Resta il fatto che non siamo esenti da radioattività nella vita quotidiana. Certe funzioni ospedaliere di alta specializzazione curano proprio, esplicitamente, con la Medicina nucleare. Di cui a Trieste s’è parlato di recente, perché il reparto, attualmente nella palazzina del Centro oncologico di via Pietà, si prepara al trasferimento a Cattinara. Ieri la direttrice, Franca Dore, ha preferito non intervenire sull’argomento. «I radionuclidi ospedalieri - certifica Bovenzi - dopo l’uso vengono depositati in vasche di decadimento, hanno una vita breve, di seguito vengono recuperati da ditte specializzate e smaltiti come rifiuto speciale».

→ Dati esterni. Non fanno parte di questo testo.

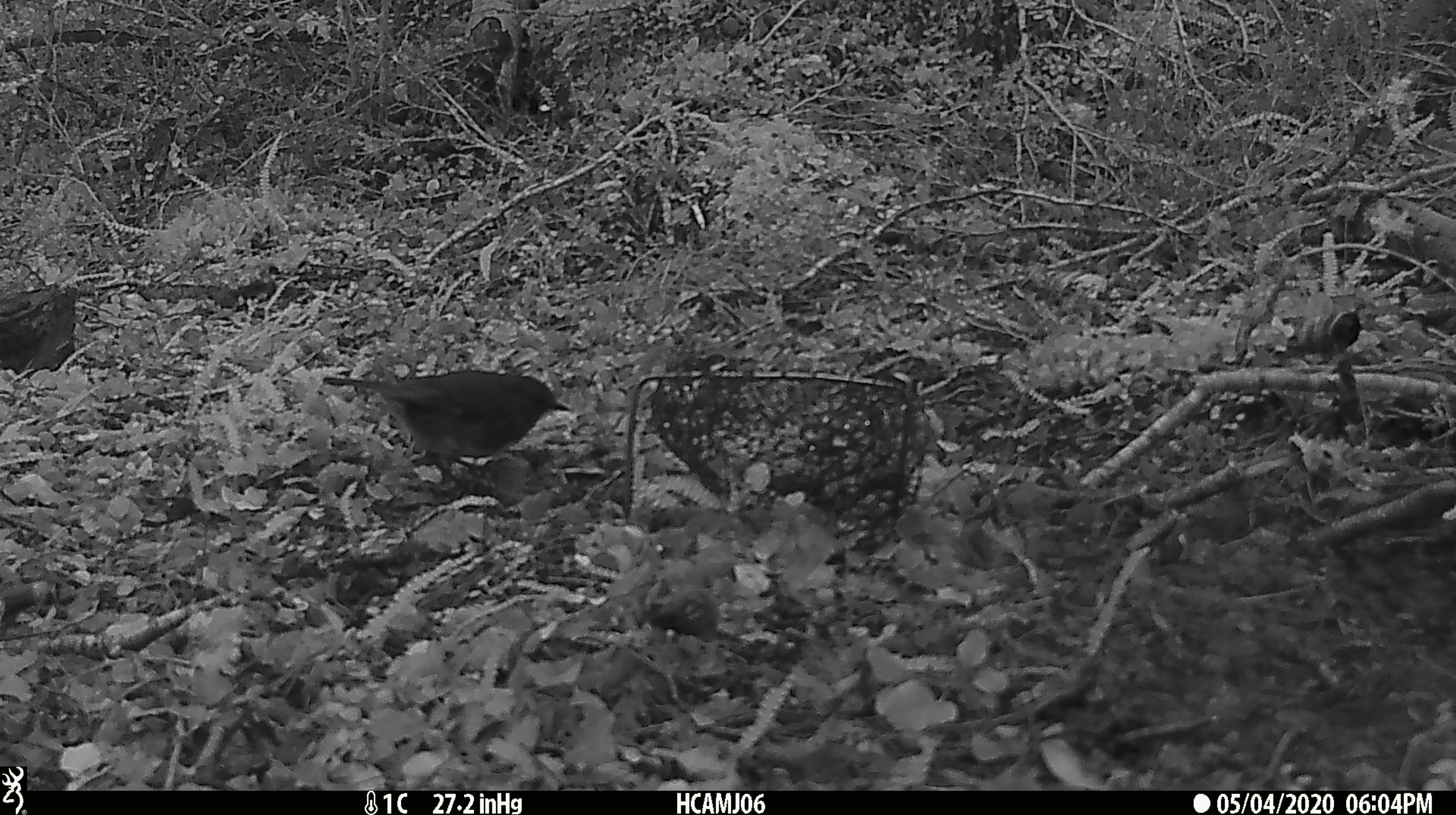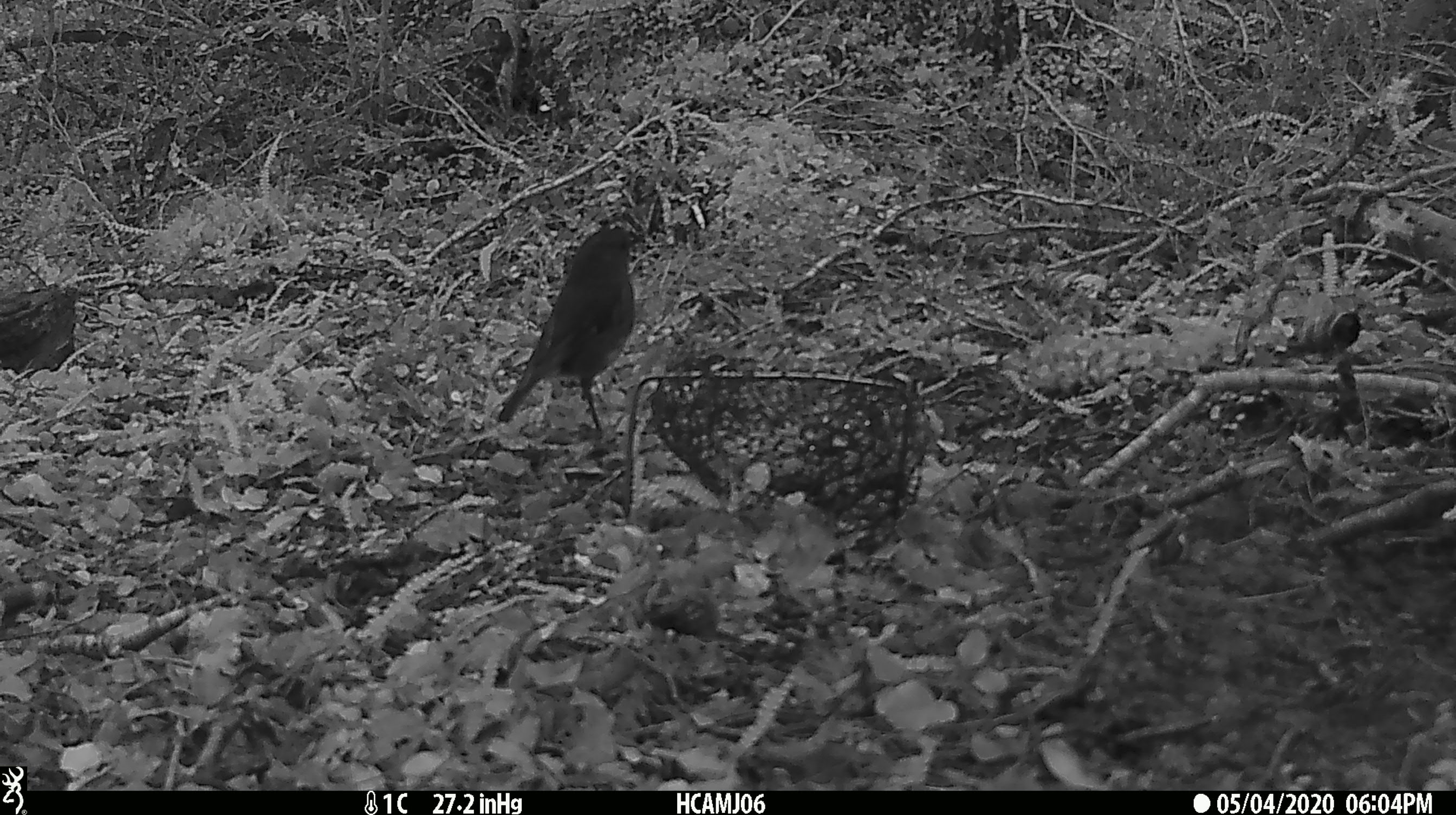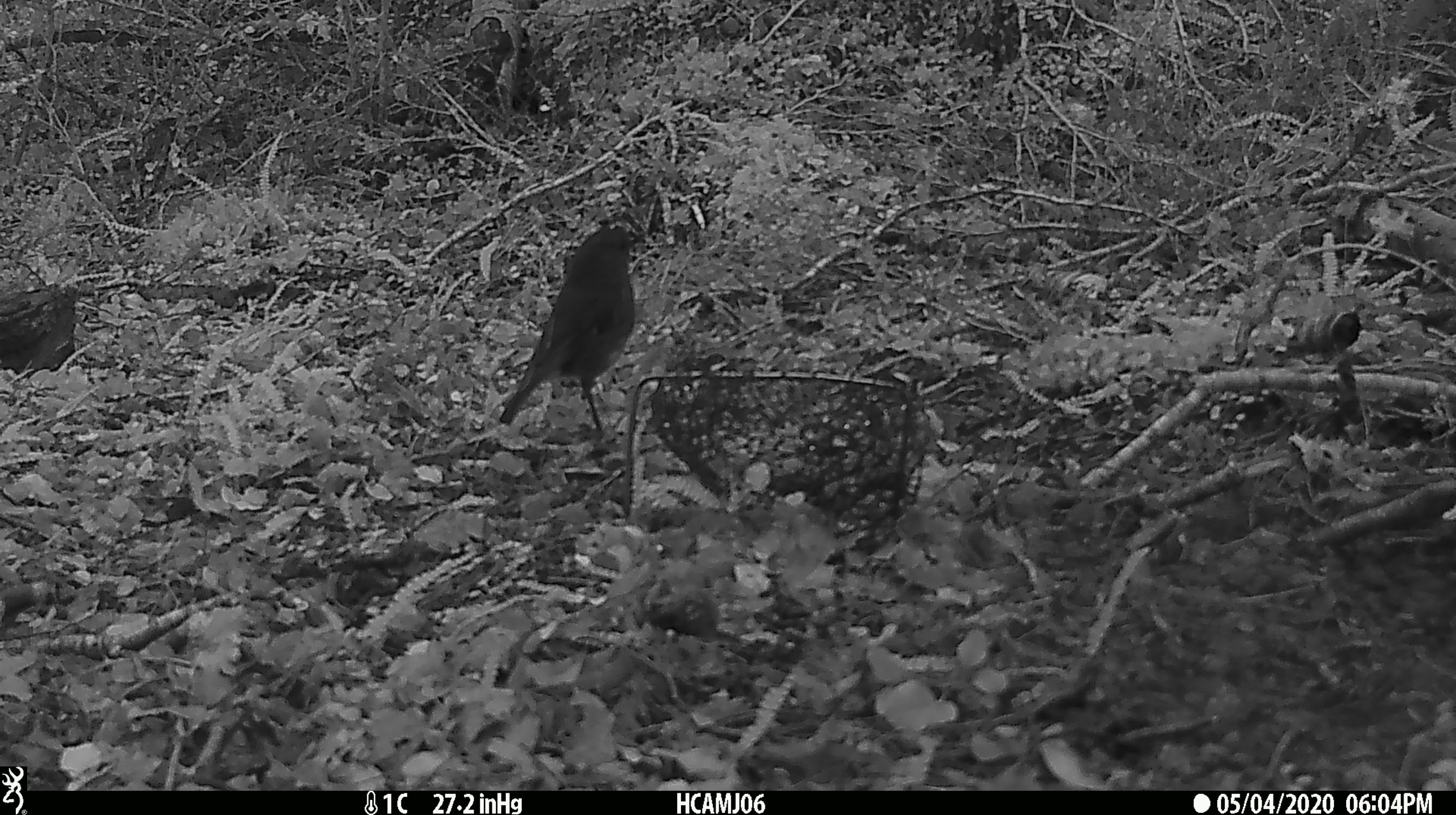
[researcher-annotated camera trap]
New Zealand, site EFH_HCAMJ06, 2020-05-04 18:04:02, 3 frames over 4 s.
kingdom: Animalia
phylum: Chordata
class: Aves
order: Passeriformes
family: Petroicidae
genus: Petroica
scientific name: Petroica australis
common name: new zealand robin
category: robin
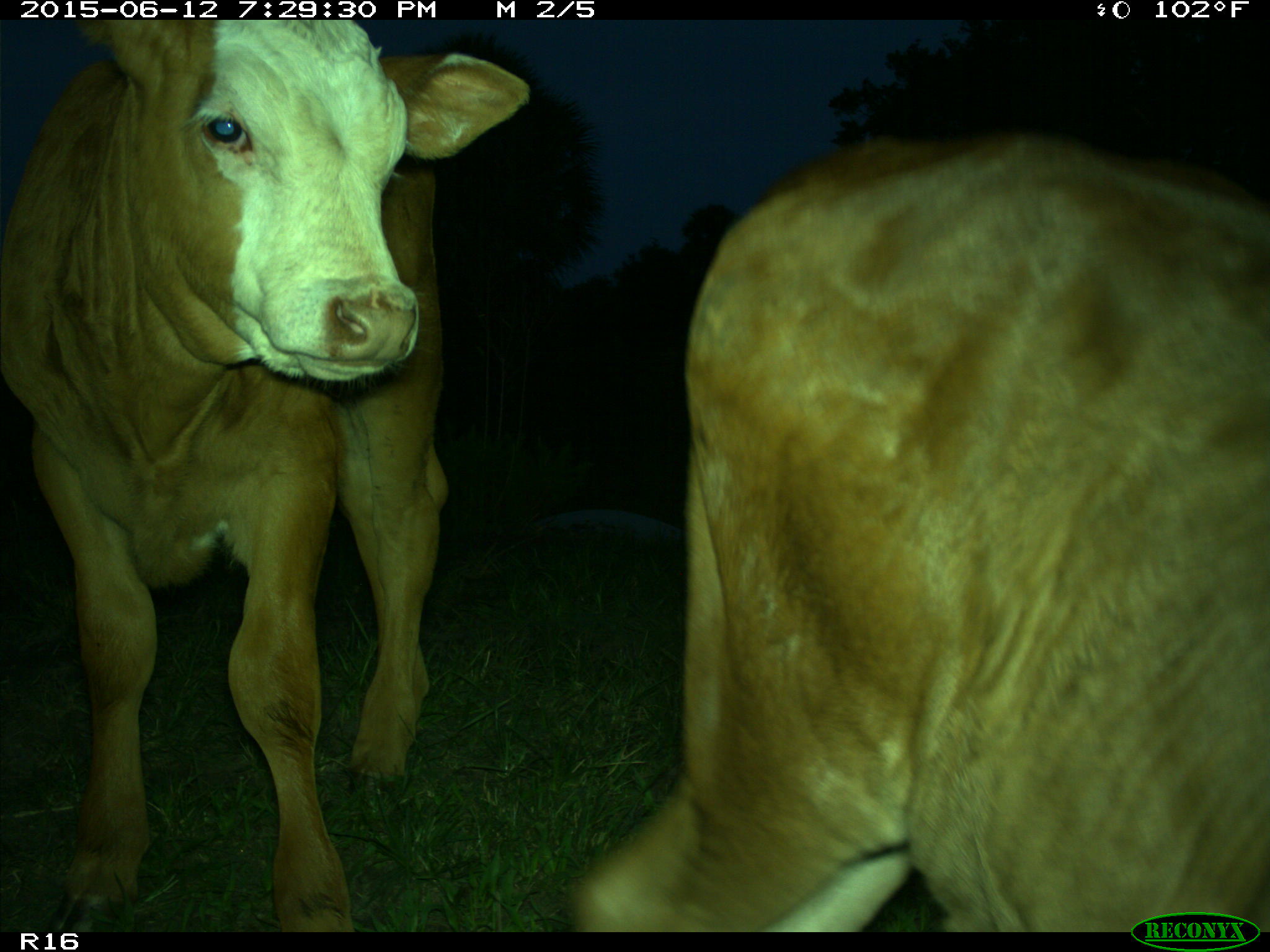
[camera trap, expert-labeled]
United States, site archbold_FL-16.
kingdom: Animalia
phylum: Chordata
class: Mammalia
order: Artiodactyla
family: Bovidae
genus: Bos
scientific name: Bos taurus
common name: domestic cow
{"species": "Bos taurus (domestic cow)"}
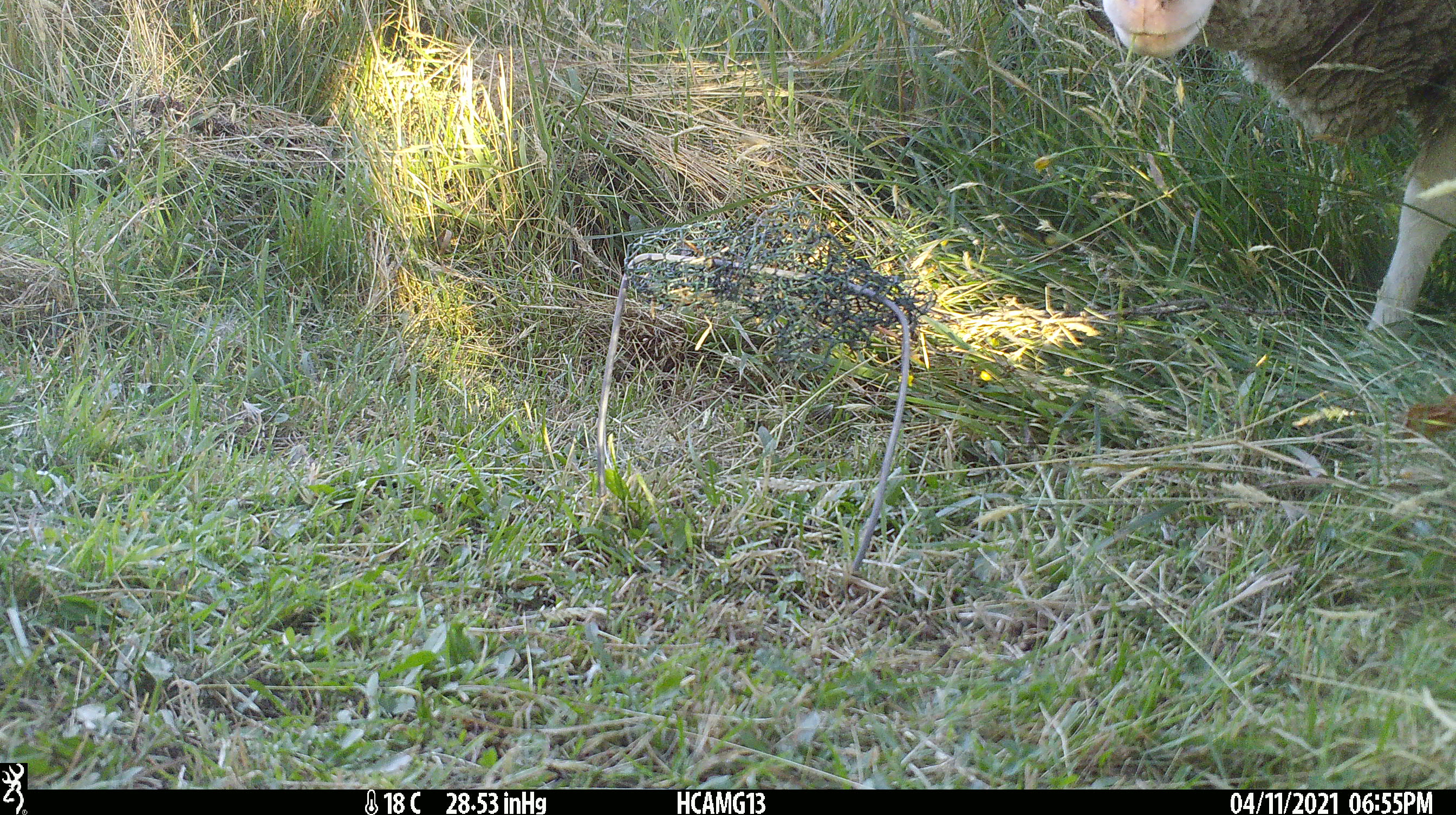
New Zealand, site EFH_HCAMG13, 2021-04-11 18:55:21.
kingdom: Animalia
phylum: Chordata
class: Mammalia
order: Artiodactyla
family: Bovidae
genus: Ovis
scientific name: Ovis aries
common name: domestic sheep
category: sheep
Sheep (domestic sheep) (Ovis aries).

Ma radioattività si trova anche nelle immondizie, anche nell’inceneritore, anche nelle fognature. Cittadini che si sottopongono a cure “nucleari” espellono poi queste tracce, impossibili da isolare. Secondo tutti i responsabili della materia, si tratta però di quantità infinitamente piccole ai fini della salute pubblica. Anche se accade che i camion che conferiscono le immondizie all’inceneritore talvolta, passando il controllo, facciano scattare allarmi. Il segnale c’è, il panico no. (g. z.)